Tax Payer Bill of Rights Cleans Up IRS Image
NEW YORK (MainStreet) The federal government is once again attempting to soften Uncle Sam's image.
Last week, the Internal Revenue Service announced its adoption of a Taxpayer Bill of Rights, a list of ten rights for taxpayers, including the right to pay only what's owed in taxes. The goal, according to the IRS, is to help taxpayers understand their rights, which are buried in the tax code.
The rights are nothing new, but most taxpayers are unaware of this fact, according to the Taxpayer Advocate Service, an independent office that resides inside the IRS and represents U.S. taxpayers.

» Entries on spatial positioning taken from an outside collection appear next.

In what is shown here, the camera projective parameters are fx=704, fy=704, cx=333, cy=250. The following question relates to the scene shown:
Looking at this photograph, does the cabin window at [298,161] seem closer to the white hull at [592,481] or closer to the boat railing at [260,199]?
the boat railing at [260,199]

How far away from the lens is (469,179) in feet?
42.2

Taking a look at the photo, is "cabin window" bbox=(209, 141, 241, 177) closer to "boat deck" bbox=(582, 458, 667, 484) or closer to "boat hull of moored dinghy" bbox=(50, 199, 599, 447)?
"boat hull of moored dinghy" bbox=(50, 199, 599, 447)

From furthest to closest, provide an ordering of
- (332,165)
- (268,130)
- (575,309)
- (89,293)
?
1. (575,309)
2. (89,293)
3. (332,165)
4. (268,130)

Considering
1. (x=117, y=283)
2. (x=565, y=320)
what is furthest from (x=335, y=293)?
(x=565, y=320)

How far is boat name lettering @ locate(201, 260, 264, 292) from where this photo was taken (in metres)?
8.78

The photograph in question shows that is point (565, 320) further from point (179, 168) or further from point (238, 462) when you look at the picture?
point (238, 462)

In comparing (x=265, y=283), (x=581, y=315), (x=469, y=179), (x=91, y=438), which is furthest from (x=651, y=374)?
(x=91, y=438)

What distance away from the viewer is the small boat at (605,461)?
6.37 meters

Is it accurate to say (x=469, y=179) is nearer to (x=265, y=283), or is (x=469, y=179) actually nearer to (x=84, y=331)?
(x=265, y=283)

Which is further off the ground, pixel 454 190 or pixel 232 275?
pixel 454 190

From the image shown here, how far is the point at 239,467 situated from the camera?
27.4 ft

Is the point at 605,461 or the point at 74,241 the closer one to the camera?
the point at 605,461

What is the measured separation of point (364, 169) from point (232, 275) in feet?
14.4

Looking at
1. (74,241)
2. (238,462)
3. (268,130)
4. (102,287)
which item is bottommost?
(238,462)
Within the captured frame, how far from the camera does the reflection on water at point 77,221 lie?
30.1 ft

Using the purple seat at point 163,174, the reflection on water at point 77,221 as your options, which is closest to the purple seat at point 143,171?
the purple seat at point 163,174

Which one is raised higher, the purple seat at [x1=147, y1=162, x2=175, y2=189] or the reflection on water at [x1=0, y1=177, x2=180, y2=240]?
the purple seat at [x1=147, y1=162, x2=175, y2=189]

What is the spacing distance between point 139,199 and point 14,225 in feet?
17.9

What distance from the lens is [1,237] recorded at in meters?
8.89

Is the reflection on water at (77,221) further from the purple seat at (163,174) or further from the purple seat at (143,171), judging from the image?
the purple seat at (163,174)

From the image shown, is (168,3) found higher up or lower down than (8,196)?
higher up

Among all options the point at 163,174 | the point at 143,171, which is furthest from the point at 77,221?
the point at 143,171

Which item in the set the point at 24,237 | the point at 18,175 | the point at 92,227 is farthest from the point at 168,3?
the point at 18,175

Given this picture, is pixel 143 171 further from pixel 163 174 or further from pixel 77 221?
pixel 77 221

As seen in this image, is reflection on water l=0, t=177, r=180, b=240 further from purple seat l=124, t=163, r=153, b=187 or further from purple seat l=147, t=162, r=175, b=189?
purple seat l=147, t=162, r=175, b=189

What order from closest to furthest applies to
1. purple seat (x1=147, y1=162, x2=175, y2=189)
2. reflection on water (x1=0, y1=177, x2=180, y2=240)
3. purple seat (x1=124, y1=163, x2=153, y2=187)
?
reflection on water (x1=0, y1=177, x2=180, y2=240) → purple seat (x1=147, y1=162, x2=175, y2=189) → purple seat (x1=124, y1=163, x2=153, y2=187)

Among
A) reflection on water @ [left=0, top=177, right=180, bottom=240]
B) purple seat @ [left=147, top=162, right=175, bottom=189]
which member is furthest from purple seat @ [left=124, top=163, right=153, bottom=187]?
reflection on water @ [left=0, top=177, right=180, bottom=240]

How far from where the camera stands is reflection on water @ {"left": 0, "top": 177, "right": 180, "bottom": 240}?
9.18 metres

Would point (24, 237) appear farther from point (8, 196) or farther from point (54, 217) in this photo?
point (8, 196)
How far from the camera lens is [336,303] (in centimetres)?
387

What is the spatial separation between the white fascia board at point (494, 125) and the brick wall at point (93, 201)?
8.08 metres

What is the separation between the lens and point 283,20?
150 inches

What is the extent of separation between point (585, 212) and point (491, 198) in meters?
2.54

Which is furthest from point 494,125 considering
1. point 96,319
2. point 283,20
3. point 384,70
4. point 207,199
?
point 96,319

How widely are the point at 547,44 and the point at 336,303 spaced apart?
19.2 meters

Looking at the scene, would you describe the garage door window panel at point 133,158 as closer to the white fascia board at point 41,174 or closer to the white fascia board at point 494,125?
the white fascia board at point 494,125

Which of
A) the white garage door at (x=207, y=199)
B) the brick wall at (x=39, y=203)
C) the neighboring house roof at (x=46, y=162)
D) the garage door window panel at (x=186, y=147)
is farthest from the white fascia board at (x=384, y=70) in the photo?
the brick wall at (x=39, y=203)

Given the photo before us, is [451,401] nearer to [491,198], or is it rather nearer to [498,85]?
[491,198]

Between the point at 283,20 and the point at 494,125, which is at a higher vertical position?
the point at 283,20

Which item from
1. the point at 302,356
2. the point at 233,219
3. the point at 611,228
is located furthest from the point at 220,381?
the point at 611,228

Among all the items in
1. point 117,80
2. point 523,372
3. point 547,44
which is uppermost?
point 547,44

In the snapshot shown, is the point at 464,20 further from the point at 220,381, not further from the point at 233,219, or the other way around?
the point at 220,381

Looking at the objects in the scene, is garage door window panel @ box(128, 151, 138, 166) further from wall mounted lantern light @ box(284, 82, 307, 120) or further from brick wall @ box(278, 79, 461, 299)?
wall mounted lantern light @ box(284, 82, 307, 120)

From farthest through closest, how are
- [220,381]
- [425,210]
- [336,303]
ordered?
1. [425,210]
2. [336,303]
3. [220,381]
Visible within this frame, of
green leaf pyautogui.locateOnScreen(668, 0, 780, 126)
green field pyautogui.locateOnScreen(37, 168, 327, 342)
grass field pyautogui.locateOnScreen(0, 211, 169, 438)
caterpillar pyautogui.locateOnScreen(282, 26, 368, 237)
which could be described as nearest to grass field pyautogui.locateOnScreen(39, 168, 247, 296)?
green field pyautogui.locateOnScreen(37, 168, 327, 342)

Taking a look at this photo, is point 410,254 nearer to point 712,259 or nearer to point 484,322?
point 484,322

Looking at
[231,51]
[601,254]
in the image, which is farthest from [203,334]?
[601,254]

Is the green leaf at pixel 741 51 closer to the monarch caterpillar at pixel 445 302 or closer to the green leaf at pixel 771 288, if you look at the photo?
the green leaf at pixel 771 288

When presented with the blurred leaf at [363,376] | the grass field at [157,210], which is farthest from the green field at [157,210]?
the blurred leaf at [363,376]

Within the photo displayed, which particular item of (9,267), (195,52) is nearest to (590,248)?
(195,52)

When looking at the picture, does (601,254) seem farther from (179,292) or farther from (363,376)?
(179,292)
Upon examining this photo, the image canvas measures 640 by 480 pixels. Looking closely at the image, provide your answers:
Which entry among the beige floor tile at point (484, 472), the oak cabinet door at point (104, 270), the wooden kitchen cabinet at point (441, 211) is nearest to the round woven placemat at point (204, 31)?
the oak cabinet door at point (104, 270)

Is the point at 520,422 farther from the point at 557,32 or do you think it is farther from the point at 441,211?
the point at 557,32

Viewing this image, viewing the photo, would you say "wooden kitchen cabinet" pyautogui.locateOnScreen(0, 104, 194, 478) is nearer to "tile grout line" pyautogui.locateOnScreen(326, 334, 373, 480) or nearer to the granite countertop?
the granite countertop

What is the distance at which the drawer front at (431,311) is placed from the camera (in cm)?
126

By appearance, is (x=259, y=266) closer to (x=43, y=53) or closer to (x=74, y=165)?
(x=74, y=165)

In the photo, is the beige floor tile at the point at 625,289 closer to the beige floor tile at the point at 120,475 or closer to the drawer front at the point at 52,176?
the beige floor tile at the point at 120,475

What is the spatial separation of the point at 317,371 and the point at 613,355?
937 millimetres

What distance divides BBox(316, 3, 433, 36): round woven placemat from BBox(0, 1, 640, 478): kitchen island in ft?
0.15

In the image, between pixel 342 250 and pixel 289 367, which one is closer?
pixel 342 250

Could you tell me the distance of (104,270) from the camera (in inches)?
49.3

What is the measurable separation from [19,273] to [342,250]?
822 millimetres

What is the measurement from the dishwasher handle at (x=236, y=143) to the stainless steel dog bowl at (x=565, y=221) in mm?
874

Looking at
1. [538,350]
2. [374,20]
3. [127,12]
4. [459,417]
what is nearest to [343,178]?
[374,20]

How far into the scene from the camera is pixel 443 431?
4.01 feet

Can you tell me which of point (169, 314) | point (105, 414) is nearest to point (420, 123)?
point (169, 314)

"We have had a Taxpayer Bill of Right for years," says Bill Farmer, an enrolled agent. "When things got bad in the late 1990's we got a second bill of rights, conveniently enough called the Taxpayer Bill of Rights II (TABOR2). I have received and thrown away thousands of copies in my 20 years as an EA."
Nina E. Olson, who heads up the Taxpayer Advocate Service, said in a press release that Congress has passed numerous 'Taxpayer Bill of Rights,' but believes that this new list of core rights "will help taxpayers better understand their rights in dealing with the tax system." Listed are the following rights:
- 1. The Right to Be Informed
- 2. The Right to Quality Service
- 3. The Right to Pay No More than the Correct Amount of Tax
- 4. The Right to Challenge the IRS's Position and Be Heard
- 5. The Right to Appeal an IRS Decision in an Independent Forum
- 6. The Right to Finality
- 7. The Right to Privacy
- 8. The Right to Confidentiality
- 9. The Right to Retain Representation
- 10. The Right to a Fair and Just Tax System
"Yes, we all have the right to pay no more than the correct amount of tax, but that doesn't mean that the IRS might incorrectly calculate taxes or additional taxes and they would consider those correct until you prove otherwise," says Bob Wheeler, CPA and CEO of RWWCPA.com.

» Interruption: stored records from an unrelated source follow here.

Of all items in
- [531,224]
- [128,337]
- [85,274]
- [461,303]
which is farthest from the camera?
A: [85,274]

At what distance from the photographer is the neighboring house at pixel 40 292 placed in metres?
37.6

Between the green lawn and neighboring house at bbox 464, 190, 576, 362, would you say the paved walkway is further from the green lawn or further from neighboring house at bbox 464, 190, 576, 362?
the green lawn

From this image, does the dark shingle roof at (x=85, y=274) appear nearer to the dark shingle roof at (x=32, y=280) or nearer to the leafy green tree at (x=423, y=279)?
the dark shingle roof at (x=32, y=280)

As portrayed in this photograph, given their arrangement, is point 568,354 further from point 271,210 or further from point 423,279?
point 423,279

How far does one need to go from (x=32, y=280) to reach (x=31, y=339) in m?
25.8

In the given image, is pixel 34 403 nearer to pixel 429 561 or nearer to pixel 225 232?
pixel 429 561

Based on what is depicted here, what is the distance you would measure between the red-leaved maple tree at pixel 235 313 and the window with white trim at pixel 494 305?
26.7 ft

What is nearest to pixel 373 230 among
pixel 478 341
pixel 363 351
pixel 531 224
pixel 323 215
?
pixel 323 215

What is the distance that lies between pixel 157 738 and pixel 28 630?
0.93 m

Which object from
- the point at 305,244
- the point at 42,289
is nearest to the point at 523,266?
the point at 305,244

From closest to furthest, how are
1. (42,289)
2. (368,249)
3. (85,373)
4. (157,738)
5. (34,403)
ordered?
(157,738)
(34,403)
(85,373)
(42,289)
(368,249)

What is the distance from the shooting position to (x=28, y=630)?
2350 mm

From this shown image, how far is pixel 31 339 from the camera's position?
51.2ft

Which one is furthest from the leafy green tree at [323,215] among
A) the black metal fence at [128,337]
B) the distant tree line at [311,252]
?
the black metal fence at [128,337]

"This is just another attempt of the IRS trying to show that they are again, the kinder, gentler IRS," Wheeler says. He thinks it's more of a public relations strategy.
Wheeler may be right.
In his remarks to the press, IRS Commissioner John Koskinen said that he was concerned the IRS did not have adequate funding to fulfill all of the taxpayers rights, pointing out that IRS's budget has been cut by more than $850 million since 2010.
"These reductions greatly complicate the work we do to ensure that we provide quality service, which is one of the 10 fundamental taxpayer rights," he said.